Ahhh Daedalic, a name that brings equal parts joy and terror into the life of this adventure game fan. For every wonderful Night of the Rabbit or Memoria there’s a, excruciating Deponia or Journey of a Roach. After the Deponia series showed that Daedalic had about as much grasp of comedy as I do of nuclear physics, with a hateful main character, ridiculous puzzles and the occasional bout of racism, sexism or paedophilia, I was in no hurry to play their next attempt. Fortunately Randal’s Monday is not only just published by them (it’s developed by Nexus Game Studios) but it’s also actually funny. Hooray.

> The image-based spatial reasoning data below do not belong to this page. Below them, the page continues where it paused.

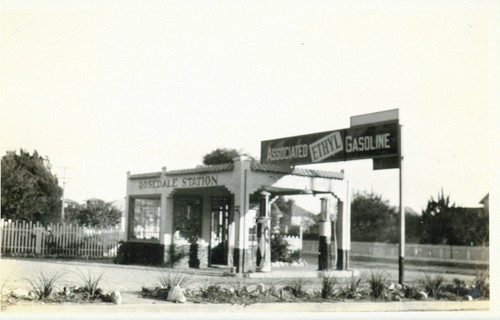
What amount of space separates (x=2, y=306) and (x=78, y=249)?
553 inches

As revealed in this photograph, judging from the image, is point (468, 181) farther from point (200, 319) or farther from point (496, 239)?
point (200, 319)

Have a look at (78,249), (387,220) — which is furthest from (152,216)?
(387,220)

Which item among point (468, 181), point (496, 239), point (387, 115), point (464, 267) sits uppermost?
point (387, 115)

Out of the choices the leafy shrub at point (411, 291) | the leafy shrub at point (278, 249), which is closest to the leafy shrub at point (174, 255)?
the leafy shrub at point (278, 249)

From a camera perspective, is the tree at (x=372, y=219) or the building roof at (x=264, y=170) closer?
the building roof at (x=264, y=170)

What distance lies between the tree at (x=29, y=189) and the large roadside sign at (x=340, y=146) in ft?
28.7

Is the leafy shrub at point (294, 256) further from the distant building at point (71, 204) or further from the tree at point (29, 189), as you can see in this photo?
the distant building at point (71, 204)

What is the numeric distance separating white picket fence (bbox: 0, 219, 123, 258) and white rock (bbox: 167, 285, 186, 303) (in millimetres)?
13803

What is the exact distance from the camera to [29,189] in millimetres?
25406

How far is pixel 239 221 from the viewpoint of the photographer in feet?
58.5

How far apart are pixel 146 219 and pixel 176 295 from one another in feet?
40.9

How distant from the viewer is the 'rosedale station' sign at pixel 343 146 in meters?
15.4

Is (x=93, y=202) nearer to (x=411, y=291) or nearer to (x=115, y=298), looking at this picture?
(x=115, y=298)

After a Sunday of celebrating the engagement of his two best friends, Matt and Sally, general loser and kleptomaniac Randal picks up the ring Matt was going to give Sally and dropped while being sick in an alley. Upon waking up on Monday to find that Matt has committed suicide, Randal sells the ring for a lot of money… then discovers it had a curse placed upon it. He now has to relive that same Monday over and over again Groundhog Day-style, except that the consequences of Randal’s actions will carry over to the next day but everyone will remember it differently. Now living in a world where his best friend is dead, koala bears infest the streets and Trek Wars is the biggest sci-fi franchise in the world, Randal must find the ring, undo all the damage he’s done and make it to Tuesday alive.

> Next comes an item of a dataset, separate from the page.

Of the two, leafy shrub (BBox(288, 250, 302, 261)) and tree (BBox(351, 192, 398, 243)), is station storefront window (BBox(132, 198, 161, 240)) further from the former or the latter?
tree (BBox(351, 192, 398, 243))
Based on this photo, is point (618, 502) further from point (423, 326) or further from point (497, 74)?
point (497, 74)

The thing that impressed me most about Randal’s Monday was the writing and voice acting, which is great news since that’s half the reason people play adventure games and something the Deponia series screwed the pooch on utterly. The story gets more intriguing as you go through, despite everything being so silly, and I love the time travel-style setup of being able to change things one day that affects the next cycle. The dialogue is genuinely funny and, as mentioned, is superbly acted with perfect comic timing. Playing Randal is Jeff Anderson (from Clerks, where he not coincidentally also played a character called Randal) and he does a particularly fantastic job. Randal is a loser and a bit of a dick but is genuinely likeable, simply because he doesn’t do anything with any malice or hate and seems unfazed by absolutely everything.

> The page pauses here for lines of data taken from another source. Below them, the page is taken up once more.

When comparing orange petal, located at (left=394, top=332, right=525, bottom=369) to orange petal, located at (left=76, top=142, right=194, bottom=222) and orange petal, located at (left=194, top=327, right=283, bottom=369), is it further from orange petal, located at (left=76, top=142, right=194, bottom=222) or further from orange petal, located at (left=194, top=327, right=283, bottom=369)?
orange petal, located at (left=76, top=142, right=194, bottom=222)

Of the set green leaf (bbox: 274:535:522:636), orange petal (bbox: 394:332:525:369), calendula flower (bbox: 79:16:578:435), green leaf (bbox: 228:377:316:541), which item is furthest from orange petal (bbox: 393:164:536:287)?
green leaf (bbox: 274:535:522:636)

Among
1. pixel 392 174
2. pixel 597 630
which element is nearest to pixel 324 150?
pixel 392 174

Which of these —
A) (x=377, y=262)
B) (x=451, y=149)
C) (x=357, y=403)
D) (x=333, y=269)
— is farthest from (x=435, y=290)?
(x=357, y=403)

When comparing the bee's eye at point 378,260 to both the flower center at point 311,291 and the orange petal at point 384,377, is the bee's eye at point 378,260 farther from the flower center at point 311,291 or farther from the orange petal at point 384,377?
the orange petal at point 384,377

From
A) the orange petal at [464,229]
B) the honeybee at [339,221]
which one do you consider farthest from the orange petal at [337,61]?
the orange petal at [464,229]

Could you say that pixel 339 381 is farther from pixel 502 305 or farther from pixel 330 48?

The one thing I didn’t really like about the writing side was the references. I don’t mind a poster featuring Max from Sam & Max showing up in a men’s washroom, a few nods to Futurama, or Randal’s alarm clock playing “I Got You Babe”, but in Randal’s Monday every other line is a movie/TV/game reference and every single background contains either several familiar items or straight-up copyrighted materials. It’s one thing having a parody poster for Bioshock, it’s another to just copy and paste movie posters or comic covers into a game. The constant referencing gets ridiculous really fast and stops being amusing or endearing even faster. Luckily the rest of the humour is funny, because the irrelevant movie quoting isn’t. And why would a psychiatrist have an office wallpaper of Maniac Mansion and the Quake symbol on his bookshelf?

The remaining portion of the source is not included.